Additional neurological features have recently been described in seven families transmitting pathogenic mutations in OPA1, the most common cause of autosomal dominant optic atrophy. However, the frequency of these syndromal 'dominant optic atrophy plus' variants and the extent of neurological involvement have not been established. In this large multi-centre study of 104 patients from 45 independent families, including 60 new cases, we show that extra-ocular neurological complications are common in OPA1 disease, and affect up to 20% of all mutational carriers. Bilateral sensorineural deafness beginning in late childhood and early adulthood was a prominent manifestation, followed by a combination of ataxia, myopathy, peripheral neuropathy and progressive external ophthalmoplegia from the third decade of life onwards. We also identified novel clinical presentations with spastic paraparesis mimicking hereditary spastic paraplegia, and a multiple sclerosis-like illness. In contrast to initial reports, multi-system neurological disease was associated with all mutational subtypes, although there was an increased risk with missense mutations [odds ratio = 3.06, 95% confidence interval = 1.44-6.49; P = 0.0027], and mutations located within the guanosine triphosphate-ase region (odds ratio = 2.29, 95% confidence interval = 1.08-4.82; P = 0.0271). Histochemical and molecular characterization of skeletal muscle biopsies revealed the presence of cytochrome c oxidase-deficient fibres and multiple mitochondrial DNA deletions in the majority of patients harbouring OPA1 mutations, even in those with isolated optic nerve involvement. However, the cytochrome c oxidase-deficient load was over four times higher in the dominant optic atrophy + group compared to the pure optic neuropathy group, implicating a causal role for these secondary mitochondrial DNA defects in disease pathophysiology. Individuals with dominant optic atrophy plus phenotypes also had significantly worse visual outcomes, and careful surveillance is therefore mandatory to optimize the detection and management of neurological disability in a group of patients who already have significant visual impairment.

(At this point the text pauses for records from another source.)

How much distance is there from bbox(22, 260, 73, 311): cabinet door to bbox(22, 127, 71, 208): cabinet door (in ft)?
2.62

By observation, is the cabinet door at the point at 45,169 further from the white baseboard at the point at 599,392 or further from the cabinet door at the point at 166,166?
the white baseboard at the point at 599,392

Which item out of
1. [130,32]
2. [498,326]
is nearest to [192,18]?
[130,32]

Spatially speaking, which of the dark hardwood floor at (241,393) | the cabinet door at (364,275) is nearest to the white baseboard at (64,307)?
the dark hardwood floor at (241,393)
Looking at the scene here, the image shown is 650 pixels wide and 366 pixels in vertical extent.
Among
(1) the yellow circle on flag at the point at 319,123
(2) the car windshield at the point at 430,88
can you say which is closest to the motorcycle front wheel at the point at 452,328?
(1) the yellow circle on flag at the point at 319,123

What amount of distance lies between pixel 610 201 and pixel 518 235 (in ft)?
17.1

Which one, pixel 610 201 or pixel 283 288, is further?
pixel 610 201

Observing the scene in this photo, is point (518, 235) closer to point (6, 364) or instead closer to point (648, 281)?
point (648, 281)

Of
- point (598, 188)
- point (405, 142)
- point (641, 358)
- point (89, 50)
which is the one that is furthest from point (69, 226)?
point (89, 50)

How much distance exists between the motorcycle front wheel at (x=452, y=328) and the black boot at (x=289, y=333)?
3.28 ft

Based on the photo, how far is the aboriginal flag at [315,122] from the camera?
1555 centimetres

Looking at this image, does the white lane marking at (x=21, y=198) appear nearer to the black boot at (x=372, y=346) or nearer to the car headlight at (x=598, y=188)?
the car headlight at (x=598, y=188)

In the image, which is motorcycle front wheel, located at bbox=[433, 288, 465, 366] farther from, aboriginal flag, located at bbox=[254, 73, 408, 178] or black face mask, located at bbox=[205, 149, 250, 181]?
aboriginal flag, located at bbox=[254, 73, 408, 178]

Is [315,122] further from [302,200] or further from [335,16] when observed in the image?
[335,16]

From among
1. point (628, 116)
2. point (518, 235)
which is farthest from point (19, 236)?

最近在七个传递 OPA1 致病性突变的家族中描述了其他神经学特征,OPA1 是常染色体显性视神经萎缩的最常见原因。然而,这些综合征“显性视神经萎缩加”变体的频率和神经受累的程度尚未确定。在这项针对来自 45 个独立家族的 104 名患者(包括 60 例新病例)的大型多中心研究中,我们表明,OPA1 疾病中外眼神经并发症很常见,影响到所有突变携带者的 20%。始于童年后期和成年早期的双侧感觉神经性耳聋是突出的表现,随后从第三十年开始出现共济失调、肌病、周围神经病和进行性眼外肌麻痹的组合。我们还发现了具有痉挛性截瘫样表现的新的临床表现,类似于遗传性痉挛性截瘫,以及多发性硬化样疾病。与最初的报告相反,多系统神经疾病与所有突变亚型有关,尽管错义突变的风险增加[优势比=3.06,95%置信区间=1.44-6.49;P=0.0027],并且突变位于鸟嘌呤三磷酸酶区域内(优势比=2.29,95%置信区间=1.08-4.82;P=0.0271)。骨骼肌活检的组织化学和分子特征表明,大多数携带 OPA1 突变的患者存在细胞色素 c 氧化酶缺陷纤维和多种线粒体 DNA 缺失,即使是孤立的视神经受累患者也是如此。然而,在显性视神经萎缩+组中,细胞色素 c 氧化酶缺陷负荷比单纯视神经病变组高四倍以上,这表明这些继发性线粒体 DNA 缺陷在疾病病理生理学中起因果作用。具有显性视神经萎缩加表型的个体的视觉预后也明显较差,因此必须进行仔细监测,以优化一组已经存在明显视力障碍的患者的神经功能障碍的检测和管理。